L’un des meilleurs portraits de Chávez se trouve peut-être dans cette phrase de Fidel, prononcée il y a 11 ans, quelques heures après la douloureuse nouvelle : « Voulez-vous savoir qui était Hugo Chávez ? Regardez qui le pleure et qui célèbre sa mort… ».
Lors d’une conférence de presse en mai 2002 à Madrid, après la réunion des chefs d’État entre l’Union européenne et l’Amérique latine, fatigué et quelque peu agacé, Chávez a prononcé une phrase qui a mis mal à l’aise plus d’une autorité : « Les gouvernements vont de sommet en sommet, tandis que les peuples vont d’abîme en abîme« .
Il n’a jamais été ce que l’on voulait qu’il soit, peut-être parce qu’il n’est jamais entré dans la fonction protocolaire qu’il représentait officiellement. Premier président de la République bolivarienne du Venezuela, comme Fidel ou Allende, il est un personnage d’une dimension plus que régionale, planétaire, et sa pensée humaniste transcende toutes les frontières de son époque et de l’époque des frontières qui nous divisent encore.

(Consignes):
[A] Dans le texte sur Hugo Chávez, dans quelle ville s'est tenue la conférence de presse de mai 2002 ?
[B] Recopiez tel quel le passage du texte sur Hugo Chávez qui va de « Lors d’une conférence » jusqu'à « nous divisent encore. ».

(Section des données):
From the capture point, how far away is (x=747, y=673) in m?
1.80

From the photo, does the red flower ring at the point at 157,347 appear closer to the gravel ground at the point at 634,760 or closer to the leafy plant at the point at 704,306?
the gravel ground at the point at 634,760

(Solutions par consigne):
[A] À Madrid.

[B]
Lors d’une conférence de presse en mai 2002 à Madrid, après la réunion des chefs d’État entre l’Union européenne et l’Amérique latine, fatigué et quelque peu agacé, Chávez a prononcé une phrase qui a mis mal à l’aise plus d’une autorité : « Les gouvernements vont de sommet en sommet, tandis que les peuples vont d’abîme en abîme« .
Il n’a jamais été ce que l’on voulait qu’il soit, peut-être parce qu’il n’est jamais entré dans la fonction protocolaire qu’il représentait officiellement. Premier président de la République bolivarienne du Venezuela, comme Fidel ou Allende, il est un personnage d’une dimension plus que régionale, planétaire, et sa pensée humaniste transcende toutes les frontières de son époque et de l’époque des frontières qui nous divisent encore.